File photo used as illustration: The administrative detention center (CRA) in Rennes, on January 15, 2026 | Photo: InfoMigrants
File photo used as illustration: The administrative detention center (CRA) in Rennes, on January 15, 2026 | Photo: InfoMigrants

Finally adopted on June 16, the new bill allows for the detention of foreigners deemed "dangerous" in administrative detention centers (CRA) for a period of seven months (210 days). Previously, the maximum detention period was 90 days, or 180 days for those convicted of terrorism.

The French Parliament definitively approved on Tuesday, June 16, the extension of the administrative detention period to seven months for undocumented foreigners deemed dangerous.

After the Senate—the upper house of the French Parliament—voted, the members of the National Assembly—the lower house—gave final approval to the bill (345 votes for, 177 against) supported by the government, the right wing, and the National Rally (far right).

Undocumented immigrants can be detained in an administrative detention center (CRA) pending deportation if there is a risk they will flee. Currently, the maximum detention period is 90 days, or 180 days for those convicted of terrorism.

The bill therefore extends this maximum period to 210 days on an "exceptional" basis. 

Only individuals who meet these three criteria will be affected:

  • The foreign national must be subject to a removal order (OQTF).
  • They must have been sentenced in the past to at least five years in prison for certain crimes and offenses.
  • They represents a "real, current, and particularly serious" threat to public order.

The bill also extends the maximum detention period for foreigners convicted of terrorism to 210 days.

'One guiding principle: the safety of the French people'

"On this bill, we prioritized effectiveness over posturing," Prime Minister Sébastien Lecornu wrote on X after the vote. "We had one guiding principle: the safety of the French people," he added.

The bill also includes the creation of a "psychiatric evaluation order" at the prefect’s discretion, to compel certain individuals to undergo evaluation in order to prevent terrorist acts. "This bill mixes everything up: mental health, terrorism, immigration," socialist MP Romain Eskenazi said. The left, unanimously opposed to the bill, echoed these concerns throughout the parliamentary debates, promising to refer the matter to the Constitutional Council.

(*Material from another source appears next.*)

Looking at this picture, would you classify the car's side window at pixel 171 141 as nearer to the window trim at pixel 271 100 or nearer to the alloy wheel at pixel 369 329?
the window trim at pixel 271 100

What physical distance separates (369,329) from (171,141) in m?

To defend this bill, some members of parliament invoked the memory of a tragedy: the 2024 murder of Philippine, a student, which had deeply affected the political class. The suspect, a Moroccan man charged with "murder accompanied by another crime as a repeat offender" as well as "rape as a repeat offender," was subject to a deportation order and had just been released from an administrative detention center.

"This law would not have saved" Philippine's life, MP Andy Kerbrat argued, who pointed out that her alleged murderer had been released "after 70 days, well before the current legal limit. Extending the detention period would have changed absolutely nothing."

CRA detention

As a reminder, undocumented immigrants can be detained in an administrative detention center pending their deportation—if there is a risk that they will flee.

According to European law, detaining a foreigner in an administrative detention center (CRA) is a measure that should only be used as a last resort, "in cases where the administration has no other less restrictive means of carrying out deportation," La Cimade, an association defending the rights of foreigners, explained.

In France, being in an irregular situation is an administrative irregularity, not a crime.

Nearly 16,500 foreigners were detained in administrative detention centers (CRA) in metropolitan France in 2025. This figure rises to 40,000 if we include detentions in overseas territories, particularly in Mayotte.